[Zitierter Text]
::::::::

Und doch gibt es bei der Eintracht Momente, in denen all diese Sorgen vergessen werden. In denen die Meinungsverschiedenheiten in den Hintergrund rücken und die Freude am Sport im Mittelpunkt steht. Vor jedem Heimspiel ertönt die Vereinshymne "Im Herzen von Europa." Ursprünglich hatte der örtliche Polizeichor das Lied 1959 als Huldigung an die Stadt Frankfurt geschrieben. Anlässlich des 75-jährigen Vereinsjubiläums wurde dem Lied ein neuer Anstrich verpasst und der Text umgearbeitet.

Doch bis es den Weg ins Stadion fand, zur Hymne und zur Pflichtlektüre für jeden jungen SGE-Anhänger wurde, dauerte es noch. Norbert Böcher - Sohn eines der beiden Komponisten vom Polizeichor - hatte 2018 in einem Gespräch mit der "Frankfurter Neuen Presse" die Entstehungsgeschichte nacherzählt.

Erst Ende der 1990er-Jahre wurde "Im Herzen von Europa" zum ersten Mal im Stadion abgespielt. Ein Fan hatte eine alte Schallplatte gefunden, war vom einzigartigen Charme des Songs begeistert und empfahl ihn dem damaligen Stadionsprecher André Rothe. Zum hundertjährigen Vereinsjubiläum fand das Stück auch seinen Weg auf eine CD-Sonderausgabe und fand so bei den Fans immer größere Beachtung.

Wenn das gesamte Waldstadion diesen Text mitgrölt, bekommen nicht nur die Eintracht-Fans Gänsehaut. Das ursprünglich als Schunkelwalzer geschriebene Lied verkörpert eine für die hessichen Einwohner typische Gemütlichkeit. Wenn aber die selbstbewussten, kampflustigen Zeilen "Jeder wird sagen, ohne zu fragen in dieser schönen Stadt am Main / Eintracht aus Frankfurt, du schaffst es wieder, Deutscher Meister zu sein!" erklingen, bekommt es die gesamte Bundesliga mit der Angst zu tun.

Und wenn das "Sport" in der Zeile "Der Eine liebt sein Mädchen, und der andre liebt den Sport" verdoppelt und nicht gesungen, sondern geschrien wird, dann wird aus der Angst auch eine gewisse Begeisterung. Man muss kein Eintracht-Fan sein, um dieses Lied zu lieben und es in einer Reihe mit anderen Stadionklassikern wie Liverpools "You'll Never Walk Alone", Werder Bremens "Lebenslang Grün-Weiß" und West Hams "I'm Forever Blowing Bubbles" zu verorten.

::::::::

[Bereitgestelltes Material]
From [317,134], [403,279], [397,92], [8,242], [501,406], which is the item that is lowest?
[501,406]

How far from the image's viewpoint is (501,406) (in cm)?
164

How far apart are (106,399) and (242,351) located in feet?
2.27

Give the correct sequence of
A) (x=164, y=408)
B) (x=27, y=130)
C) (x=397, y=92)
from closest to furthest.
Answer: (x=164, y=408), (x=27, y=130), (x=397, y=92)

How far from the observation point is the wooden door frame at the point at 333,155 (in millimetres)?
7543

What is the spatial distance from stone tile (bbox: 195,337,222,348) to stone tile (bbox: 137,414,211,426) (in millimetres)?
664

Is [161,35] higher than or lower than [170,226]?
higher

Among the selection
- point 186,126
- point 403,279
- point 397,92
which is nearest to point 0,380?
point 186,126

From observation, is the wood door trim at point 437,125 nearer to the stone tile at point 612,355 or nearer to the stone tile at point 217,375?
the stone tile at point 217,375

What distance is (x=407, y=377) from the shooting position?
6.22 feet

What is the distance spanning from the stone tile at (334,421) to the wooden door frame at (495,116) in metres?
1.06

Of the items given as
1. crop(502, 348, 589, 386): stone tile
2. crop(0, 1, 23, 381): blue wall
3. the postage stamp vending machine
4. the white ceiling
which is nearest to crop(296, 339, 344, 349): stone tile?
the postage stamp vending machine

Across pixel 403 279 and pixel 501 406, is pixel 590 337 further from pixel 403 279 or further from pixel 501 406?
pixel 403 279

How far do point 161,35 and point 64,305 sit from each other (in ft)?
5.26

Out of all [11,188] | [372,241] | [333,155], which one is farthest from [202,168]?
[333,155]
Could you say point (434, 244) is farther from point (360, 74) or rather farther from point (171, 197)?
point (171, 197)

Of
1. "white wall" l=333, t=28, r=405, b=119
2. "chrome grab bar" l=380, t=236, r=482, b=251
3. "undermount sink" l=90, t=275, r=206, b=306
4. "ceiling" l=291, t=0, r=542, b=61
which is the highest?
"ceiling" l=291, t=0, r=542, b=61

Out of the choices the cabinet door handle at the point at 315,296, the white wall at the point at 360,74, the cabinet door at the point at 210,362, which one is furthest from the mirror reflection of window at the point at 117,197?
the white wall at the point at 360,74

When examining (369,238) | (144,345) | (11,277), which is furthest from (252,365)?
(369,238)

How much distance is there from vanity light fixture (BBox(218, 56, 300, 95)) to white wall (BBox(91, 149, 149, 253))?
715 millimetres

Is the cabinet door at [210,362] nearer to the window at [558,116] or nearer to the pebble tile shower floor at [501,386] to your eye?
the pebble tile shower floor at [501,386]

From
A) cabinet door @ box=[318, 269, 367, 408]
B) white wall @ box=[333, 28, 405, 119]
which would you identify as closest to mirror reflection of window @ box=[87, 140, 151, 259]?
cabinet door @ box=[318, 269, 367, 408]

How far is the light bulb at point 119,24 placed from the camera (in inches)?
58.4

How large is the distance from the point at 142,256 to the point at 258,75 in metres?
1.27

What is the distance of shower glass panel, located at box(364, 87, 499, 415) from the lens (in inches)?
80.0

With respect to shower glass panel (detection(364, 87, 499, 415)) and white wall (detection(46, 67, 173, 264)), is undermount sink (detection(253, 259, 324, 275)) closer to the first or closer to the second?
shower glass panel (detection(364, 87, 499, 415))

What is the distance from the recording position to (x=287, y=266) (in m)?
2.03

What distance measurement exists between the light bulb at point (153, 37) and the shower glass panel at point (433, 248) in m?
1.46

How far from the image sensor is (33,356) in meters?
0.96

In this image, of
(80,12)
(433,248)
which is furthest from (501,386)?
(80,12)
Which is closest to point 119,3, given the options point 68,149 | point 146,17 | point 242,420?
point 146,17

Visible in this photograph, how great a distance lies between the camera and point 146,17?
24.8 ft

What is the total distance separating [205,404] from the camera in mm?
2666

::::::::

[Pflichtaufgaben]
1 – In welchem Jahr schrieb der Polizeichor laut dem Text über die Eintracht-Hymne das Lied "Im Herzen von Europa"?
2 – Wählen Sie jede Zeile der Einträge aus, in der die Zeichenfolge "vending" vorkommt, wobei Groß- und Kleinschreibung zu beachten ist.
Die Einträge haben mit dem Text über die Eintracht-Hymne nichts zu tun.

[Ergebnisse je Aufgabe]
1 – 1959

2 –
3. the postage stamp vending machine
the postage stamp vending machine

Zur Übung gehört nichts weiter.